DATA SUPPLIED |
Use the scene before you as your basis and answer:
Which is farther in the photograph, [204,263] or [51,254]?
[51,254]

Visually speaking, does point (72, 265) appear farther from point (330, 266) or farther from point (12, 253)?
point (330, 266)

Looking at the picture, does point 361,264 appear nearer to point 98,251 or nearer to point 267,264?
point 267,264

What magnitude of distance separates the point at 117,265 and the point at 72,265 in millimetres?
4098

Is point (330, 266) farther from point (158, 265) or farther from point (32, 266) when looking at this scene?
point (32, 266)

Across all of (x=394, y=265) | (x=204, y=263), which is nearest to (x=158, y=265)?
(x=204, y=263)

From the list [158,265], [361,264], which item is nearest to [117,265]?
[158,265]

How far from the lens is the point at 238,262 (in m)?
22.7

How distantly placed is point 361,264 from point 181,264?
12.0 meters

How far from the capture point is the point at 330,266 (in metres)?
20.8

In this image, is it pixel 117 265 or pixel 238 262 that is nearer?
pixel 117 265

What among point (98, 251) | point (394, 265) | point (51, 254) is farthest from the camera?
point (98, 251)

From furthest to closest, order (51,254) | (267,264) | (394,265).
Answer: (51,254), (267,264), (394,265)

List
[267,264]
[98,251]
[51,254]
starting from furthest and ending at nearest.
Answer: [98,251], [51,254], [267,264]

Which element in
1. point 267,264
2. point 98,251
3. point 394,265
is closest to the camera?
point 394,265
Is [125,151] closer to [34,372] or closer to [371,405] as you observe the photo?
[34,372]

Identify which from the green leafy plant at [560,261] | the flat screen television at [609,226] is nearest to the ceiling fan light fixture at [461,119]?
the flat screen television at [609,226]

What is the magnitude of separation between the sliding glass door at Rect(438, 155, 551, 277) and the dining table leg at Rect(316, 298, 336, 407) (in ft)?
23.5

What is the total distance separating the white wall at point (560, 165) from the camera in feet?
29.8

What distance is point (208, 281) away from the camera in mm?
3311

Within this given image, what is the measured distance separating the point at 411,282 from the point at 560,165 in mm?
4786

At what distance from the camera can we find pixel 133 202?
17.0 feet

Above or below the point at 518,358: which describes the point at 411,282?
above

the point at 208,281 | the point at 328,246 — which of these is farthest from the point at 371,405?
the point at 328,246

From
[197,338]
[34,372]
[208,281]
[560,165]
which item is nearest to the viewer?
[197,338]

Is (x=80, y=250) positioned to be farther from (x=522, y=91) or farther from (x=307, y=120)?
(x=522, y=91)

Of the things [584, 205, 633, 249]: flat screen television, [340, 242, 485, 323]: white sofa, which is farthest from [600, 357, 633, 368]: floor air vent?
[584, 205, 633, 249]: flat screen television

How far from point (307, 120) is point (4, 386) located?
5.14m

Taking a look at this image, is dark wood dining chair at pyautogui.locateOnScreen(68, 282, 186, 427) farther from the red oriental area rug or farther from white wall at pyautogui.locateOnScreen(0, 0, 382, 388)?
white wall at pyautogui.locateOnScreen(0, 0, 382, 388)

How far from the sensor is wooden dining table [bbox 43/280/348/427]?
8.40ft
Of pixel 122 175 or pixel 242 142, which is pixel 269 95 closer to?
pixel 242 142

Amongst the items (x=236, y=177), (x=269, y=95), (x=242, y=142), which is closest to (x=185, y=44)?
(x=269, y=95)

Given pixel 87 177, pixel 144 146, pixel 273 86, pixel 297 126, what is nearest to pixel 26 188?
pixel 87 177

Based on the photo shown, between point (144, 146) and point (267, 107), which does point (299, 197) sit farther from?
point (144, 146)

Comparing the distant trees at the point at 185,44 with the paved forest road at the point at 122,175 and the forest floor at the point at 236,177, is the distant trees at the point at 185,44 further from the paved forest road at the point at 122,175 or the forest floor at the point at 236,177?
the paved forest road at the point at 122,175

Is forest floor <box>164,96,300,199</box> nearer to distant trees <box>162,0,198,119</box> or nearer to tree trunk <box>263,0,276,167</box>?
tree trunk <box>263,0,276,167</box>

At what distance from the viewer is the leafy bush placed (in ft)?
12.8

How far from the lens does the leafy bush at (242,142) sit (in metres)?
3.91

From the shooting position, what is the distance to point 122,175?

TASK OBJECTIVE |
Turn the entries, starting at the line that contains "Based on the" and continuing through the last line of the entries, into a Markdown table with the columns "Row" and "Line", giving one numbered row per line and omitting blank lines.

ANSWER TO THE PROBLEM |
| Row | Line |
|---|---|
| 1 | Based on the photo shown, between point (144, 146) and point (267, 107), which does point (299, 197) sit farther from? |
| 2 | point (144, 146) |
| 3 | Comparing the distant trees at the point at 185,44 with the paved forest road at the point at 122,175 and the forest floor at the point at 236,177, is the distant trees at the point at 185,44 further from the paved forest road at the point at 122,175 or the forest floor at the point at 236,177? |
| 4 | the paved forest road at the point at 122,175 |
| 5 | Is forest floor <box>164,96,300,199</box> nearer to distant trees <box>162,0,198,119</box> or nearer to tree trunk <box>263,0,276,167</box>? |
| 6 | tree trunk <box>263,0,276,167</box> |
| 7 | At what distance from the viewer is the leafy bush placed (in ft)? |
| 8 | 12.8 |
| 9 | How far from the lens does the leafy bush at (242,142) sit (in metres)? |
| 10 | 3.91 |
| 11 | From the shooting position, what is the distance to point 122,175? |